Saved entries

_ _ _ _ _ _ _

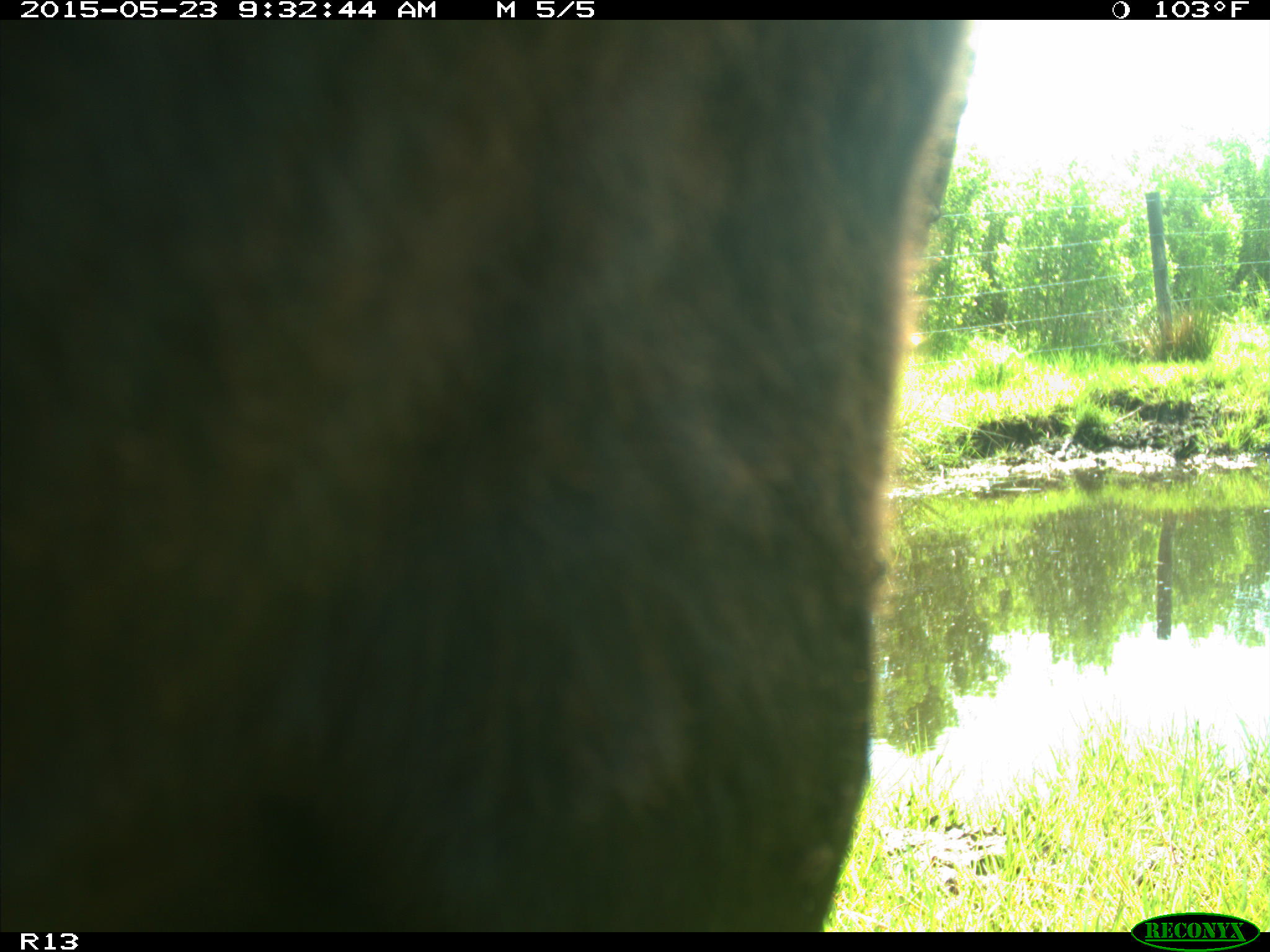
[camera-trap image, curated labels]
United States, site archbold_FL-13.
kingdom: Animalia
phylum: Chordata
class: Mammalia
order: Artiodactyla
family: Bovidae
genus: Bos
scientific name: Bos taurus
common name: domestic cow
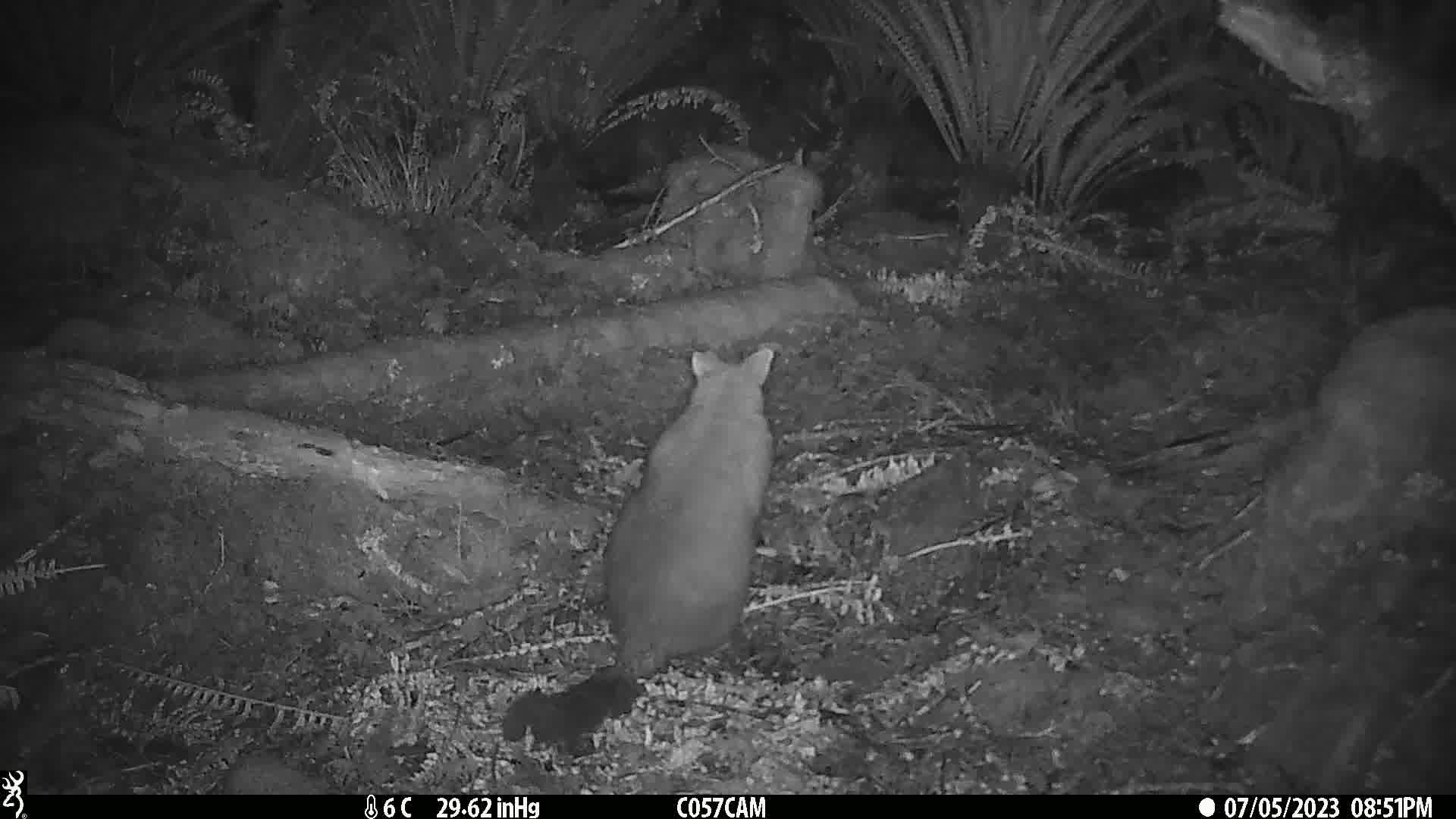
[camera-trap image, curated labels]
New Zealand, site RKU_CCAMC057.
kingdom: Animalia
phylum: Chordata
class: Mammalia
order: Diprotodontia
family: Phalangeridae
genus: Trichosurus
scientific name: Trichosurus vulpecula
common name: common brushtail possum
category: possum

_ _ _ _ _ _ _

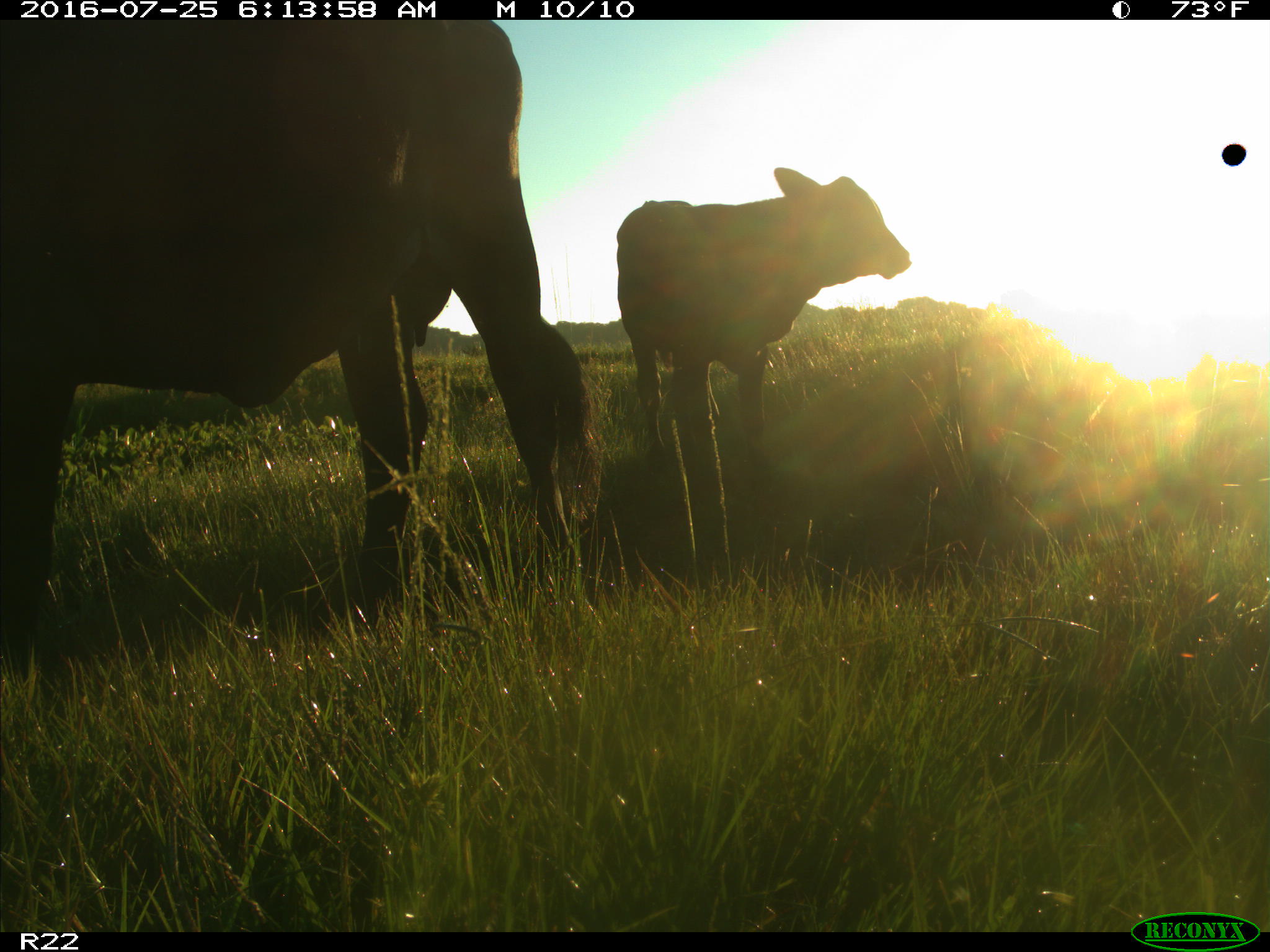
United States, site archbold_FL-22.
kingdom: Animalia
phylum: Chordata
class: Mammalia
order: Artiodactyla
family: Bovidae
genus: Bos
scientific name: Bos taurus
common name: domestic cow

_ _ _ _ _ _ _

State the number of lines in the data that carry "States", and add nothing to it.

TASK ANSWER: 2